As part of a multiphase project under contract with the Agency for Healthcare Research and Quality (AHRQ) and a topic nomination by the Centers for Disease Control and Prevention, we conducted a systematic review of the literature on interventions in patients with newly diagnosed epilepsy. Of the 120 studies identified as eligible for inclusion, most qualified as evidence level B with only 25 percent qualifying as Level A evidence. Thirty-eight of the studies involved children, 38 involved adults, and the remainder included both children and adults. Key project questions and literature findings are presented in this editorial and are reported in full, along with methods, in an AHRQ publication. (1)

What expertise, services, and tests are required to make the diagnosis of epilepsy and to initiate and monitor optimal treatment?

The literature suggests that diagnostic interventions should be tailored to the specific patient population. Different diagnostic approaches may be required in elderly patients, young children, and patients with suspected juvenile myoclonic epilepsy, absence seizures, or temporal lobe epilepsy.

The literature supports the value of a careful history, especially in diagnosing juvenile myoclonic epilepsy but also in obtaining a description (e.g., focal onset) that is sufficient to determine seizure type. The evidence indirectly supports the contribution of a careful neurologic examination (i.e., abnormal neurologic findings after a first seizure predict recurrence). The literature does not provide enough evidence to determine whether blood tests performed at the time of a first seizure are useful in diagnosing epilepsy and predicting seizure recurrence, although such testing may be useful in ruling out secondary causes of seizures.

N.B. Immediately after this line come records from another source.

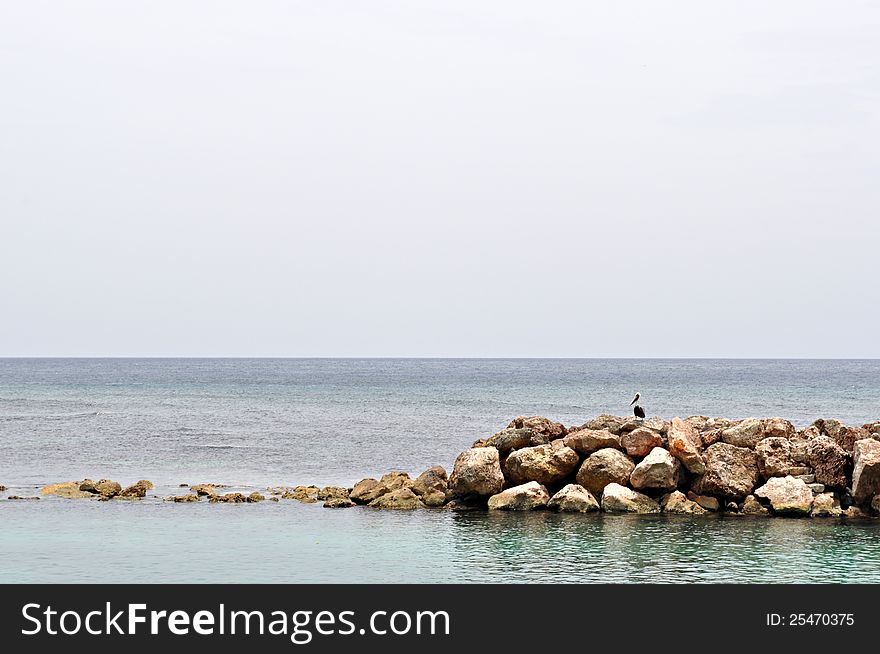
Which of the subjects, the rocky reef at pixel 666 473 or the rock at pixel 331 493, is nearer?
the rocky reef at pixel 666 473

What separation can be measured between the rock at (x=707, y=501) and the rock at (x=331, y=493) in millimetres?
11450

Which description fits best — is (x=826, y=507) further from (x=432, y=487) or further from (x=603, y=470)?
(x=432, y=487)

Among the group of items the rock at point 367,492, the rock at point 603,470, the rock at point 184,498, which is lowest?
the rock at point 184,498

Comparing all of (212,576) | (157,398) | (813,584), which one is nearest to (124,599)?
(212,576)

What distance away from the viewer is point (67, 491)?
3453 cm

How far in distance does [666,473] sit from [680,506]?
3.53 feet

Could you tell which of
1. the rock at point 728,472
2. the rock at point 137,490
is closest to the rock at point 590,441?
the rock at point 728,472

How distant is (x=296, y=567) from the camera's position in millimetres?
23047

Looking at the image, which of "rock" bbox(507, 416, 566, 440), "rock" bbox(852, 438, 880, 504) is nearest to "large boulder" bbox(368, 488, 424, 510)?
"rock" bbox(507, 416, 566, 440)

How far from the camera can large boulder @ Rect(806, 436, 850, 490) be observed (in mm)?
29797

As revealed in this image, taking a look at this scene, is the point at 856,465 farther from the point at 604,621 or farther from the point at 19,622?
the point at 19,622

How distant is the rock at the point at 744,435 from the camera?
3100cm

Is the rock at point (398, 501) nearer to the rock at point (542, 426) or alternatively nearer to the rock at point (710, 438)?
the rock at point (542, 426)

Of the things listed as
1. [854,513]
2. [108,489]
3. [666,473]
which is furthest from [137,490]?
[854,513]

Nearly all of the studies we reviewed mentioned the standard electroencephalogram (EEG) as an absolute requirement for the diagnosis of epilepsy. The literature suggests that antiepileptic drugs can confound EEG diagnosis of juvenile myoclonic epilepsy. In elderly patients with new-onset epilepsy, magnetic resonance imaging appears to be useful. Ambulatory EEG and video EEG may have a role in the initial diagnosis of epilepsy in very young children, patients with poorly characterized seizure types, and patients with suspected psychogenic seizures.

The literature provides insufficient evidence to determine the cumulative contribution of each test to an accurate diagnosis. There also is not enough evidence to determine the sensitivity and specificity of individual diagnostic tests.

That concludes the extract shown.